Love, Sex, and Marriage in the 20th-Century United States

AHA Session 204
Saturday, January 8, 2022: 1:30 PM-3:00 PM
Rhythms Ballroom 2 (Sheraton New Orleans, 2nd Floor)
Chair:
Alison Lefkovitz, Rutgers University–Newark and New Jersey Institute of Technology
Comment:
Alison Lefkovitz, Rutgers University–Newark and New Jersey Institute of Technology

Session Abstract

Historians have revealed the centrality of marriage and sex to the U.S. political economy. Extant historical scholarship, however, has only begun to explain the political and social meaning of marriage, or more broadly romantic encounters, and its relationship to the construction of race, gender, nation, and citizenship in the twentieth century. This panel considers romantic relationships as tools for defining, claiming, and performing citizenship and belonging, constructing visible and lasting divisions in a diverse society, and shaping and institutionalizing race and gender arrangements. In short, this panel argues that the politics of marriage and sex are, in fact, the politics of race, sex, and gender. Focusing on the twentieth-century, this panel asks: Does marriage in itself imply certain rights of citizenship or confer social belonging? What was the federal government’s role in marriage-making throughout the twentieth century? How did intimacy (interracial, intraracial, heterosexual, and homosexual) shape Americans’ responses to government interventions into their private lives? And how did love, sex, and marriage inform the nature and direction of the Civil Rights and Women’s Liberation Movements?

These questions are taken up in four papers that discuss love, sex, and marriage in colonial projects, on the battlegrounds of the black freedom and feminist movements, and even in the U.S. military. William Kuby examines “Tom Thumb Weddings,” or simulated marriage ceremonies performed by juveniles in the early twentieth century. These “weddings” encouraged early enthusiasm for marriage and procreation, particularly among white middle-class children who, in the eyes of eugenicists, held the potential to halt the nation’s descent into “race suicide” if given the proper training. Emily Swafford will discuss the U.S. military’s regulation of marriage—and by extension, love and sex—in the early Cold War era. She reveals that, while the military had long regulated sex and marriage, mostly by discouraging marriage and providing outlets for male, heterosexual sex, the armed forces began encouraging marriage and family after the Second World War. Traci Parker examines African American women’s romances in the 1950s and 1960s. She argues that, because gender, sexuality, and Jim Crow were intricately intertwined in deeply pathological ways, romantic relationships were sites where racism and gender inequalities were confronted in the Civil Rights Movement. Sarah Rowley concludes this panel.
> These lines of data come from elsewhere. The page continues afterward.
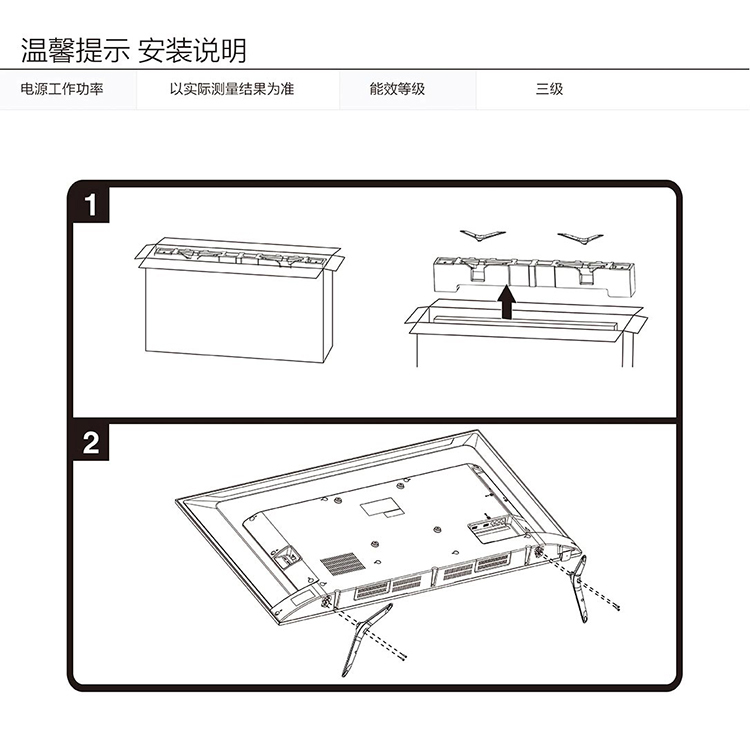 温馨提示 安装说明

| 电源工作功率 | 以实际测量结果为准 | 能效等级 | 三级 |
|---|---|---|---|

1

2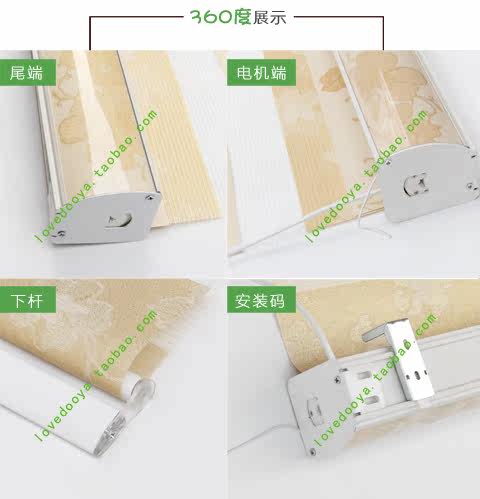 360度展示

尾端

lovedooya.taobao.com

电机端

lovedooya.taobao.com

下杆

lovedooya.taobao.com

安装码

lovedooya.taobao.com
In her presentation, Rowley investigates how the election of married women to the U.S. Congress in the 1970s incited public debates on the state of marriage. These congresswomen ran on independent, professional records and sparked discourse concerning gender roles, family, the breadwinner economic model, and masculinity in crisis. Together, these papers interrogate the intersections between the private and public realms to consider how personal romantic relationships have been bound up with larger questions of social and political power.